** Start of Excerpt **
By signing outfielder Harrison Bader, the Mets have checked one of their biggest remaining offseason needs off the list.

With Bader on board, they can turn to other areas as they try to become the "serious playoff contender" David Stearns says they're attempting to be in 2024.

The Mets need at least one more starting pitcher.

They need a legitimate designated hitter -- something they haven't had since the inception of the DH in the National League ahead of the 2022 season.

And they need two relievers who can pitch in the late innings, helping New York complete a bridge to Edwin Diaz that is currently just a body of water.

It's the need for serious relief help that has seemingly been an afterthought as the Mets fill their other holes, but it's a dire situation that must be addressed.

The Mets have made a plethora of bullpen additions this offseason, but none have been slam dunks.

Jorge Lopez is the boldest name New York has added, and he has tantalizing stuff. But he had a 5.95 ERA in 2023, has a career ERA of 5.51 (with a 1.48 WHIP), and has put together just one big league season out of eight that wasn't below average -- an All-Star campaign for the Orioles in 2022 when he had a 2.54 ERA. 

Sep 5, 2023; Anaheim, California, USA; Baltimore Orioles relief pitcher Jorge Lopez (73) is relieved against the Los Angeles Angels during the seventh inning at Angel Stadium.

Beyond Lopez are relievers like Michael Tonkin, Austin Adams, and Kyle Crick, who have been signed to minor league deals with spring training invites or non-guaranteed split contracts.
** End of Excerpt **
** Start of Data for this exercise **
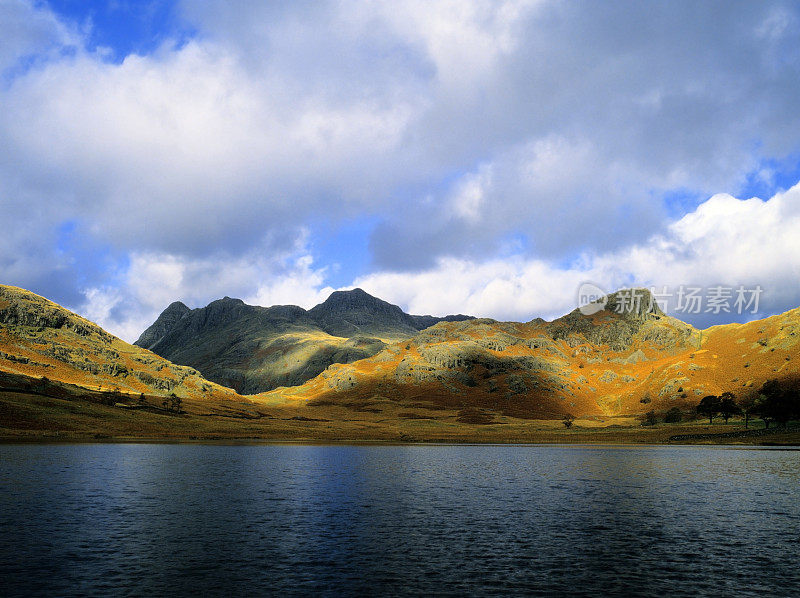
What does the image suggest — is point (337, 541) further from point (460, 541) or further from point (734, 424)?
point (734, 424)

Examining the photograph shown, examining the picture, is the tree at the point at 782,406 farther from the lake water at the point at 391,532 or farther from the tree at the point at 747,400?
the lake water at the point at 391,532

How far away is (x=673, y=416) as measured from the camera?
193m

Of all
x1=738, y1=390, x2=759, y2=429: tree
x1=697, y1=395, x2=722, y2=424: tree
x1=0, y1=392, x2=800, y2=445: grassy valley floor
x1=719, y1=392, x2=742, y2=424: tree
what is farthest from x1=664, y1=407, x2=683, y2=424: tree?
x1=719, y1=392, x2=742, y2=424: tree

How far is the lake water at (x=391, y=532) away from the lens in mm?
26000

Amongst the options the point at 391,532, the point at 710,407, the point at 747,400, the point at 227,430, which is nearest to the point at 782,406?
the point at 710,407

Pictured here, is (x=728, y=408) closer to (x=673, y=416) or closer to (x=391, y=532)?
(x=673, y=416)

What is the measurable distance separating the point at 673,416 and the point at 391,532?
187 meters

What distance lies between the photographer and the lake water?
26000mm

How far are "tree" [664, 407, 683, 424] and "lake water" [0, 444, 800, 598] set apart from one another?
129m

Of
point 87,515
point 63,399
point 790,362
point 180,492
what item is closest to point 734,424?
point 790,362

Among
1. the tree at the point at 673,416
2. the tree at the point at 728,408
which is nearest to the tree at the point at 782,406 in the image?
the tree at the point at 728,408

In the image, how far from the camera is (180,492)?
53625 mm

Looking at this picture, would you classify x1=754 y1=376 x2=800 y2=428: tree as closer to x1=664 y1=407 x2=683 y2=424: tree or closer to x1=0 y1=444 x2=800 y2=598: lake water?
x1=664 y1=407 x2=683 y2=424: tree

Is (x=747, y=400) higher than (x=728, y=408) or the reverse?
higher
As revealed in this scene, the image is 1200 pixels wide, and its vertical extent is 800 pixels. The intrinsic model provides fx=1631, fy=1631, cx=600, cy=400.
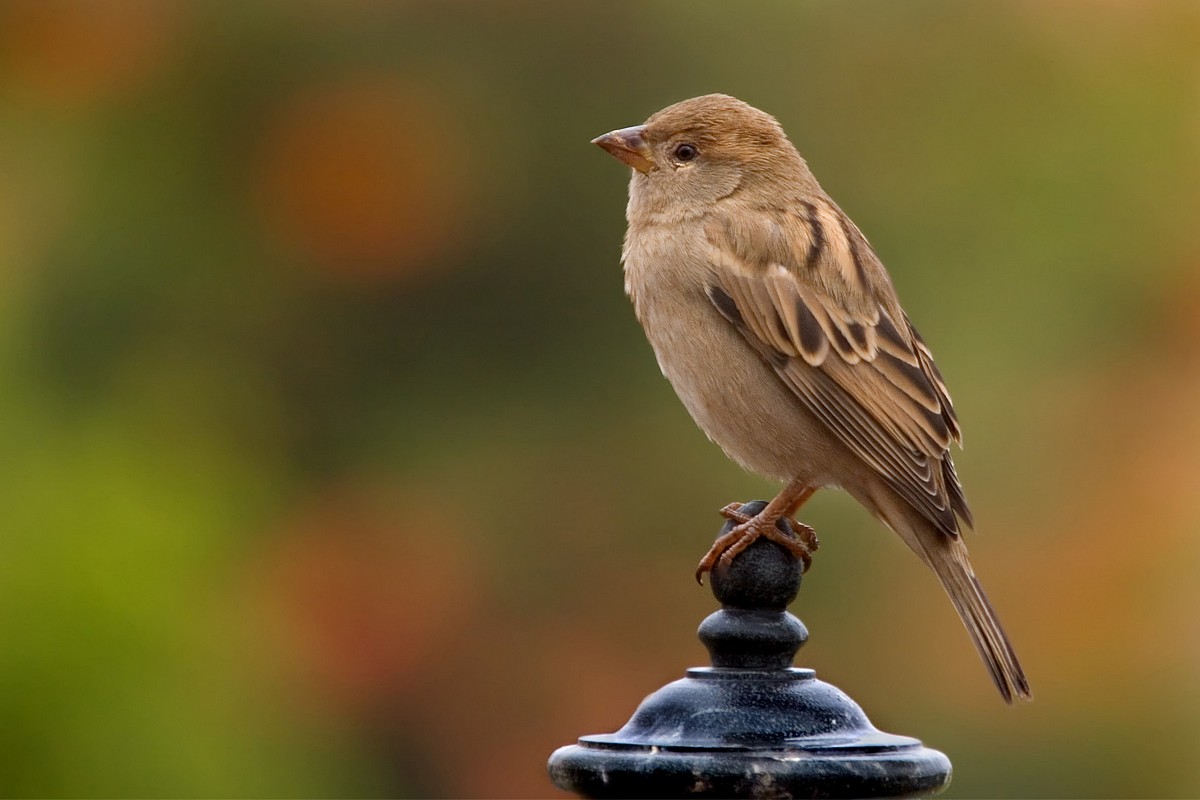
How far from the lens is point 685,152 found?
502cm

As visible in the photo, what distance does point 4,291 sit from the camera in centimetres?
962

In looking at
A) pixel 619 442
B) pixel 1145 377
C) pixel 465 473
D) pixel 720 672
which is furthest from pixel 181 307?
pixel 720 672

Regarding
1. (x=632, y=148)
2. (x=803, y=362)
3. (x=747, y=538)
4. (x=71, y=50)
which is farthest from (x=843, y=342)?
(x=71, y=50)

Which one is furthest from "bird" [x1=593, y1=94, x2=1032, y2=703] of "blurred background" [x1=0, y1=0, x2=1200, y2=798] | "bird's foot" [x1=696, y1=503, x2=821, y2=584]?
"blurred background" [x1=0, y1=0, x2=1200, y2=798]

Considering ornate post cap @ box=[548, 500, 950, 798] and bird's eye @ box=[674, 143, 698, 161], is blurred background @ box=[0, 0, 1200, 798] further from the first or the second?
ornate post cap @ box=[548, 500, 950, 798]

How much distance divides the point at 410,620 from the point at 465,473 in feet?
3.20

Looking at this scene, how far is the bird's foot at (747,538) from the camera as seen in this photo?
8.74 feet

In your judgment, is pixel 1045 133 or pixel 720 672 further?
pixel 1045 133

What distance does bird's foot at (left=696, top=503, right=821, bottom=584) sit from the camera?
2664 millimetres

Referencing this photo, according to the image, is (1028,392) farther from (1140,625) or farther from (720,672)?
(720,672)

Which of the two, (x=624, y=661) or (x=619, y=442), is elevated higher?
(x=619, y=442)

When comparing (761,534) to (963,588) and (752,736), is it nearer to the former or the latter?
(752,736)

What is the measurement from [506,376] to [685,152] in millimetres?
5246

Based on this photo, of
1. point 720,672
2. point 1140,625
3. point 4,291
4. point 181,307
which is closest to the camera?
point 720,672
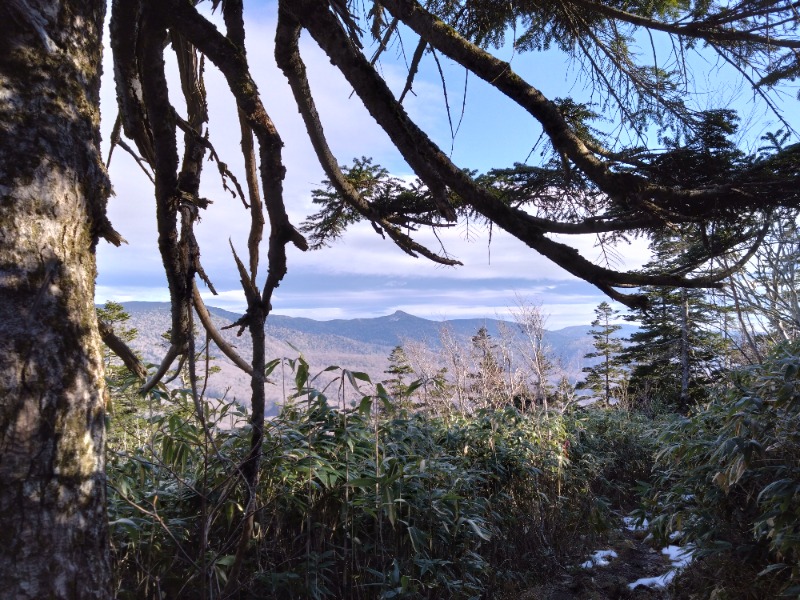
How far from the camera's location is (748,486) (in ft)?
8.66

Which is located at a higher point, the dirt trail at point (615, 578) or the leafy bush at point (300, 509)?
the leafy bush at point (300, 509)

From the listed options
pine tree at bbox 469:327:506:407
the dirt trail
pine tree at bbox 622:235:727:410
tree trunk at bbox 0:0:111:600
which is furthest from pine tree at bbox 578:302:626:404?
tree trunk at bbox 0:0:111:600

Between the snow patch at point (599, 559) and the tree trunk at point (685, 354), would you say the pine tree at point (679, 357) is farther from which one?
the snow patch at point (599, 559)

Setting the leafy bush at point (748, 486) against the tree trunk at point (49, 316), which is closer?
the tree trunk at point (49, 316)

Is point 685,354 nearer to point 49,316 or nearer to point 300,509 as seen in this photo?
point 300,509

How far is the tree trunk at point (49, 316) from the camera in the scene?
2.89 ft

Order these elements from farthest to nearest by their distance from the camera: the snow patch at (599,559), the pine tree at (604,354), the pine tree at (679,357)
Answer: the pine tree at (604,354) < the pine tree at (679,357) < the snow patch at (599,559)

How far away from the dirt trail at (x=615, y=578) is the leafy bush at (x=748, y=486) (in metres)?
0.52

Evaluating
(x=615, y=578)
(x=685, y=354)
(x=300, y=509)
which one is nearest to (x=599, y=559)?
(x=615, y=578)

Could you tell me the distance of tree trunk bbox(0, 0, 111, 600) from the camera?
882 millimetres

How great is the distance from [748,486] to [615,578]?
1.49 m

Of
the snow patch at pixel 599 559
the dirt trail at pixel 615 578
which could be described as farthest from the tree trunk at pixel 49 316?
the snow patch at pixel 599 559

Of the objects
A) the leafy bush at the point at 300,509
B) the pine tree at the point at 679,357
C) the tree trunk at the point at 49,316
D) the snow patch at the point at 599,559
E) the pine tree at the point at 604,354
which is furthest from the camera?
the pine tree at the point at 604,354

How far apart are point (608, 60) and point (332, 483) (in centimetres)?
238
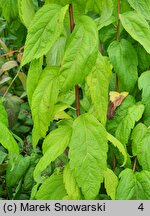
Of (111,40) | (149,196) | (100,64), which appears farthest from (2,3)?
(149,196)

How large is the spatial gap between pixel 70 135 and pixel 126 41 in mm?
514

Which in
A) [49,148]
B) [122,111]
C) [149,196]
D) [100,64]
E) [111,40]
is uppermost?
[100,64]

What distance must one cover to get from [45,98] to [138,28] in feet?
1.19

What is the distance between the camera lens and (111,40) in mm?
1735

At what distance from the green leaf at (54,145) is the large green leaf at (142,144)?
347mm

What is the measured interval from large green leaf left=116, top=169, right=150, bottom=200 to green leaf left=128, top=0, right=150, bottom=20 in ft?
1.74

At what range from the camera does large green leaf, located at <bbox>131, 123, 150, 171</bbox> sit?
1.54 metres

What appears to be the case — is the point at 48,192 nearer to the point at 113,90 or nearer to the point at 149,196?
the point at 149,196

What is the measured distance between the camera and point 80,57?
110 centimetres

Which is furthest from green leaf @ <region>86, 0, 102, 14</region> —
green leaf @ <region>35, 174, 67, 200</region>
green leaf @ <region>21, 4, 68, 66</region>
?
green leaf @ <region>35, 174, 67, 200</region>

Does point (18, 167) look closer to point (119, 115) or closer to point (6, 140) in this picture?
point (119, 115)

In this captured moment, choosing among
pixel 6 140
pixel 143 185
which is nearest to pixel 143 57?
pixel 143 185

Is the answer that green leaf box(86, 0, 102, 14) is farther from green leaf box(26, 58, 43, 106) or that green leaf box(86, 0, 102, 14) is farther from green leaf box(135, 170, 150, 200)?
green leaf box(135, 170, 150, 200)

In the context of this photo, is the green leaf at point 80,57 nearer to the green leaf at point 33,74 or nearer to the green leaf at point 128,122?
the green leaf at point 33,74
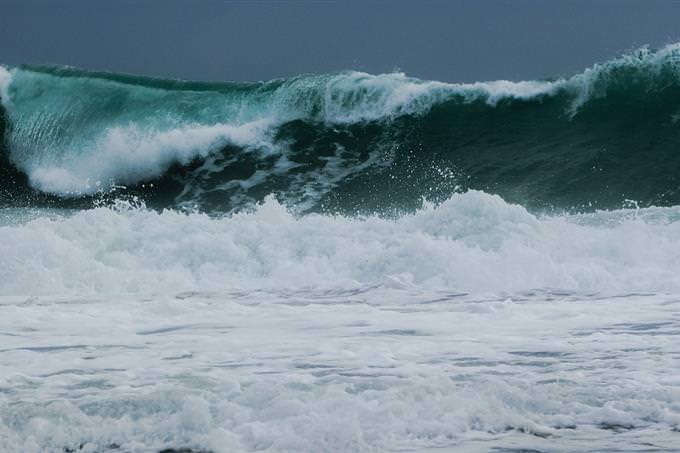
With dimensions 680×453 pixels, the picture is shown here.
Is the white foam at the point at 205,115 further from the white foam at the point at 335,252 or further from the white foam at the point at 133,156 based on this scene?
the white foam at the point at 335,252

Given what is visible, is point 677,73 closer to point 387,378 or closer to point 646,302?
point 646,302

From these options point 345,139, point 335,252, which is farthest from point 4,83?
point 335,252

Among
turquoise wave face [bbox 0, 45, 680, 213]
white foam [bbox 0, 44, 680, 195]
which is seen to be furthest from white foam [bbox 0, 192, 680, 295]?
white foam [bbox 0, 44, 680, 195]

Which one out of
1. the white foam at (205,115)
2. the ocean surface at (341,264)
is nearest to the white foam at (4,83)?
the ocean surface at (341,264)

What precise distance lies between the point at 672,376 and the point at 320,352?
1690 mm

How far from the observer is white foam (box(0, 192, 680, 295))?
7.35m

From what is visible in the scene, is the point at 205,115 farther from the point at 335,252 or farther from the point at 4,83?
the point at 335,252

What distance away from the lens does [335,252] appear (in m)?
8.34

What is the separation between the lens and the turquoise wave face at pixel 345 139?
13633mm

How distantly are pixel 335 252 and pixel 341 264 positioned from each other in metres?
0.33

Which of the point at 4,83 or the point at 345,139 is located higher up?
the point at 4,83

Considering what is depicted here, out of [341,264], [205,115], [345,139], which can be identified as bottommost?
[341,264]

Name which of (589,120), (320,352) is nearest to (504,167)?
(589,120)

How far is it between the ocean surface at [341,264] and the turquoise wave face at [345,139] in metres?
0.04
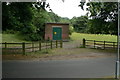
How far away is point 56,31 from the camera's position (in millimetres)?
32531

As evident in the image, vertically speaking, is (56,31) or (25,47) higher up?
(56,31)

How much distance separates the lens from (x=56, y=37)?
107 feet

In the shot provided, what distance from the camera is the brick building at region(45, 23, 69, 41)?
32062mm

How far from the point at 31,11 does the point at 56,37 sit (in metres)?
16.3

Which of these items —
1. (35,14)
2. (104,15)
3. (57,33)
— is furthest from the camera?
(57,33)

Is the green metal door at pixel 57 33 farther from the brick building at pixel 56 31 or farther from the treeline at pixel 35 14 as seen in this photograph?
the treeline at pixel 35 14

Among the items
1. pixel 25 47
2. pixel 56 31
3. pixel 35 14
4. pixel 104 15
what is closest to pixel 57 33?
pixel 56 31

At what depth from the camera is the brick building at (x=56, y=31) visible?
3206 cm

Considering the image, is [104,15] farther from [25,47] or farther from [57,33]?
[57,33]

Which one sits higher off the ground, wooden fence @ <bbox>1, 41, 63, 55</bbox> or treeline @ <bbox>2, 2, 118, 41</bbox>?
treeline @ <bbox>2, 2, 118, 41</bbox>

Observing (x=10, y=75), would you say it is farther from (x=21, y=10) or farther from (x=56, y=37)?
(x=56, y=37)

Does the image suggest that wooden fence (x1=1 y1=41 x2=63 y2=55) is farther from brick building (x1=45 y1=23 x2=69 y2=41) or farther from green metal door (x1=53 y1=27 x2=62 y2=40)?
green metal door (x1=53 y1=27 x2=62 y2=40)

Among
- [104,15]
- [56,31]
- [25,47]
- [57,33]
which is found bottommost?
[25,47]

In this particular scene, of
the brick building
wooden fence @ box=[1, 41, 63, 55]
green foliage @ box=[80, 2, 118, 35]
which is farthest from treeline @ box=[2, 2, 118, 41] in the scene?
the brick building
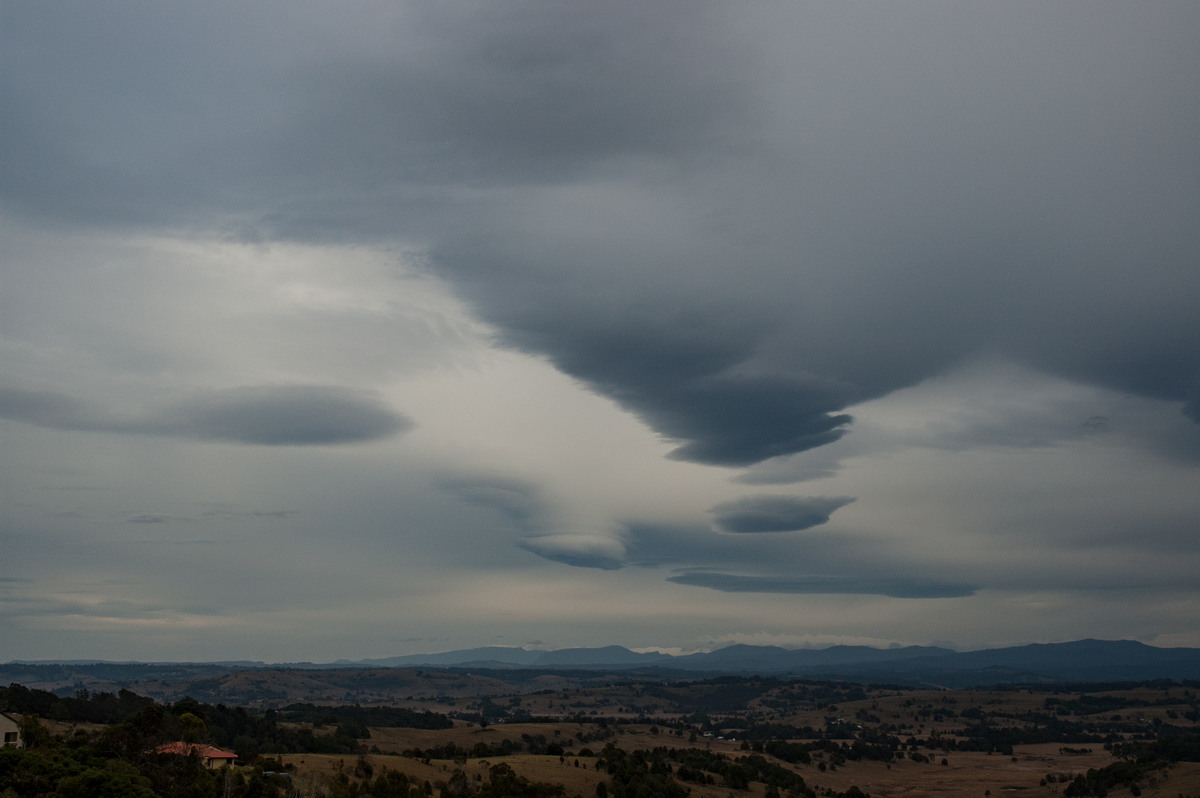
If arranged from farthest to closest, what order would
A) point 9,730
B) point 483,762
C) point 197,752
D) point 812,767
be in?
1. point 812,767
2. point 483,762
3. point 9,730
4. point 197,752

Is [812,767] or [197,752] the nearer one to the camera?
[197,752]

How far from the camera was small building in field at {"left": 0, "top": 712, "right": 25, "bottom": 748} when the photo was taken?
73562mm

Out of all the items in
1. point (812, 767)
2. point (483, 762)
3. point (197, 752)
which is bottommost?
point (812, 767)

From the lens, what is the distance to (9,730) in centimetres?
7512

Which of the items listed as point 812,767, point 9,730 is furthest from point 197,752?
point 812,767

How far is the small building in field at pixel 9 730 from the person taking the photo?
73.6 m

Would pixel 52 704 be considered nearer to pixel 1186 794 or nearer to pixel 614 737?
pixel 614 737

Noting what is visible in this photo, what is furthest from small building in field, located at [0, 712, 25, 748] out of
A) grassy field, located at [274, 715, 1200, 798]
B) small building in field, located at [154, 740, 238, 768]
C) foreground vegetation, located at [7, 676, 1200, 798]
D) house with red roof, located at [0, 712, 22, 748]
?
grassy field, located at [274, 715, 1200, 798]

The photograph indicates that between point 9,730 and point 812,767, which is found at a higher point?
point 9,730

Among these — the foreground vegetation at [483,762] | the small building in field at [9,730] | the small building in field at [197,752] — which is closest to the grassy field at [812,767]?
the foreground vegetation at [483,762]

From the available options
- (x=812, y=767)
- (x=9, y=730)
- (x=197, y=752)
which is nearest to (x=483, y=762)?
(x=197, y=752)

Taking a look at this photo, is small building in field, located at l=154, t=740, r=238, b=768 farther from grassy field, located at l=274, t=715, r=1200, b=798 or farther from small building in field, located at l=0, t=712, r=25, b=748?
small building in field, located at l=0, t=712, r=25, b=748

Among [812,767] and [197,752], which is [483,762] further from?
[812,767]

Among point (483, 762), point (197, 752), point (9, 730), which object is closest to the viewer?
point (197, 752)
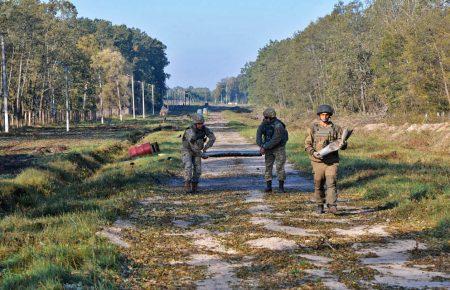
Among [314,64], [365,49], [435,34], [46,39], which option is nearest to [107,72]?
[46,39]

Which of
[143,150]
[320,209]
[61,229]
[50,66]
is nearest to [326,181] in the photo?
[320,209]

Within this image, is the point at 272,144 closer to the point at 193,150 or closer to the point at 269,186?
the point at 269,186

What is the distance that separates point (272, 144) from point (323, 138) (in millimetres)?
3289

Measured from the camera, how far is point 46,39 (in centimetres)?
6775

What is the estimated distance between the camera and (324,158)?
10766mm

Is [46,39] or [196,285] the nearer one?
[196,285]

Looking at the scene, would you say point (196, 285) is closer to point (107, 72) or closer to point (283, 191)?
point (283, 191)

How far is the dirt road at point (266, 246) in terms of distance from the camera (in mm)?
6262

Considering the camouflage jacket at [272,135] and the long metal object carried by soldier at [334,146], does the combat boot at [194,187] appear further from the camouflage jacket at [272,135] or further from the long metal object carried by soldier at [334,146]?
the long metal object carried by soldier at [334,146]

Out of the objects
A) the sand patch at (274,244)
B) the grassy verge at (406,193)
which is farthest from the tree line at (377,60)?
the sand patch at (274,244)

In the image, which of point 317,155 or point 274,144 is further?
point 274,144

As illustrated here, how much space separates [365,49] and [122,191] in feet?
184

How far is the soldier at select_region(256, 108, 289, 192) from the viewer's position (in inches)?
** End of Data for this exercise **
Set task 1
Show each line of the listing that includes the word "listed".
Set task 2
Write the next part of the article on the Mets' offseason needs, picking up after its final sentence.

Right answer 1
From the listed options
Which of the items listed as point 812,767, point 9,730 is furthest from point 197,752?

Right answer 2
Perhaps the Mets will hit on one or two of the lottery tickets they've bought. It's the best organizations that regularly build part of their bullpen by finding gems that for one reason or another haven't blossomed with other teams.

But the Mets can't count on Lopez having his second good year out of nine. And they can't count on any of their smaller bullpen signings contributing in a meaningful way.

What the Mets have to rely on right now is Diaz, a dominant end-of-game force who should be back at full strength after missing the entire 2023 season after suffering a freak knee injury while celebrating with his teammates during the World Baseball Classic.

In addition to Diaz is Brooks Raley, a good reliever who is probably miscast as a setup man.

There's also Drew Smith, who has promise but hasn't been able to put it all together just yet as he enters his final season before free agency.

It's murky after that, with relievers like Yohan Ramirez, Josh Walker, Sean Reid-Foley, Grant Hartwig, Phil Bickford, and Reed Garrett on the 40-man roster.

Translation: the Mets don't have one legitimate late-inning arm to help get the ball to Diaz.

Edwin Diaz
Edwin Diaz / © Brad Penner - USA TODAY Sports

Luckily for them, there are plenty of free agent relievers still on the market who fit that bill.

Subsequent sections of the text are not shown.